[ mukeshbalani.com ] “You heard it here first…if you haven’t already heard it elsewhere”…
We Created AI, and Now They Are Teaching Us
Catastrophic Forgetting — Forgotten
The latest research from DeepMind is proving how inspired the idea to model neural networks of the human mind truly was. The strength of the association between the human brains and and their computational models is revealing weaknesses in our own minds and teaching us how to overcome them.
Google’s engineers, inspired by neuroscience, have created an Artificial Intelligence (AI) using an Artificial Neural Network that can hang onto knowledge as it moves from task to task, spinning the straw of raw memory into gold that stays with the program, forming long-term experiences. And while human minds do this after a fashion, we are not as adept at discerning what is important. You may recall the song lyrics you heard when you first rode a bicycle as well as you recall important information from your career successes.
Neuroscience has gradually pulled back the curtain, making the long-term pruning mechanisms of the human mind more plain to us, revealing how our minds protect the most important information from being overwritten by less useful data. This is what DeepMind is now reproducing in its AI, as evidenced by something relatively prosaic: progress in the Atari gaming universe.
Here AI learns what isn’t as salient through sheer numbers and brute force. If you had to process your way through billions of experiences, you might have a more discerning sense of what mattered.
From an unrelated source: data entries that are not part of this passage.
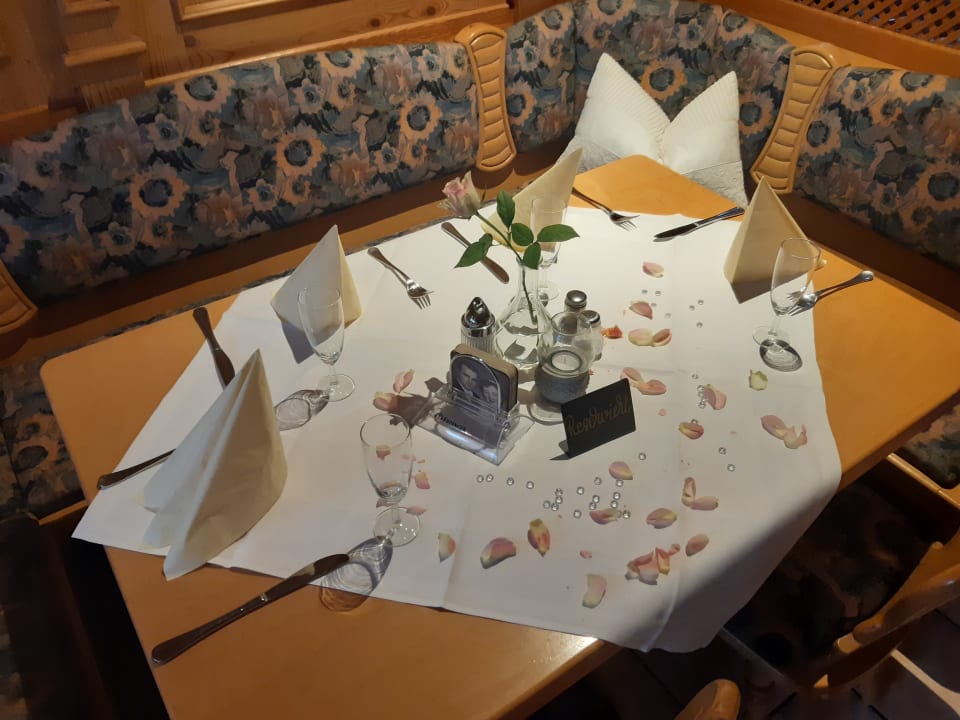 Gastro Gasthaus-Hotel Faltermaier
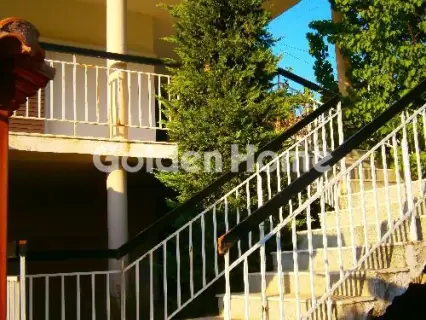 Μονοκατοικία 170τ.μ. προς πώληση φωτογραφία 5518824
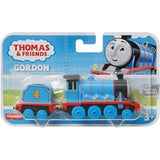 Thomas & Friends Large Diecast Push Along - Gordon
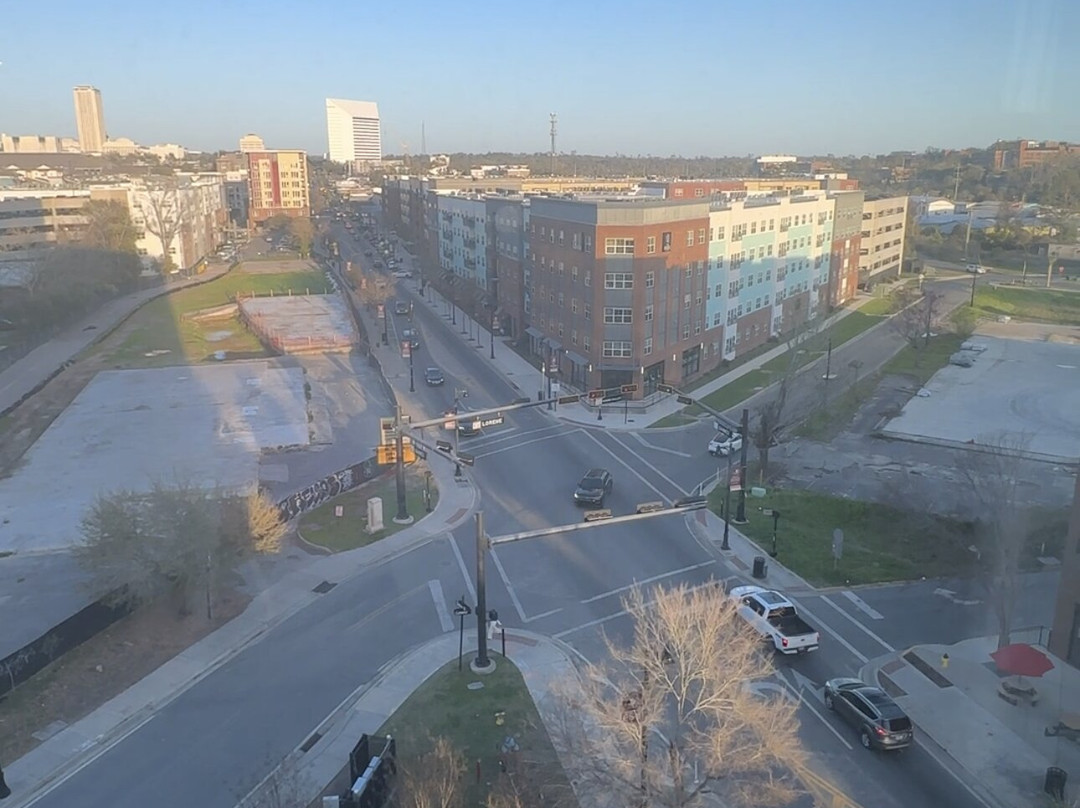 Hotel Indigo Tallahassee - Collegetown by IHG主图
Moreover, you might be able to shape your memory to match that awareness. However, the AI can do that now only because it knows what it must hang onto, as well.
In other words, DeepMind is getting past catastrophic forgetting, which is the tenancy to replace crucial older information with newer memories. When it comes to the Atari challenge, this means that there’s no longer any need for the AI to reinvent the wheel with every game — it can remember the wheel it invented three games ago.
Learning Elastic Weight Consolidation
The new DeepMind approach, elastic weight consolidation, is infinitely better than the Machine Learning processes that came before it. Elastic weight consolidation simply means the ability to weight the protection assigned to synapses, ranking them to be more or less likely to be overwritten in the future. This way, often-used synapses associated with important skills are preserved, the least important synapses are lost first, and the neural networks don’t expand to unwieldy sizes.
These AI neural network advances are holding a mirror up for us, allowing us to see the foibles of the human mind and memory in more useful ways. As we see Deep Learning AI networks start to protect synapses systematically, we can see a blueprint for studies of specific human brain regions. Evolution in its natural state is too slow for us to watch and learn from; the evolution of an AI system, on the other hand, can offer us a model and organizational strategy for memory preservation.
Elastic weight consolidation is at the heart of both AI and human intelligence because it enables learning task after task without forgetting. While the new DeepMind algorithm models the synaptic consolidation of the human brain, it may also improve on the process and find new ways to efficiently maintain existing knowledge while absorbing new data. As AI systems take on creative challenges with greater success (areas we believed to be the domain of humankind), we can learn from the ways they solve problems of lost knowledge, faulty overriding, and other miscalculations, or — as such problems are known to humans — forgetting.
Because neural networks are modeled after our own brains, they are engaging in a kind of “psychiatric plagiarism” to bring about their own evolution. The recreation of natural evolution in code provides us with a window into our own neurological development. This is the beauty and possibility that AI is presenting to us: the ability to design new studies and experiments for our own brains.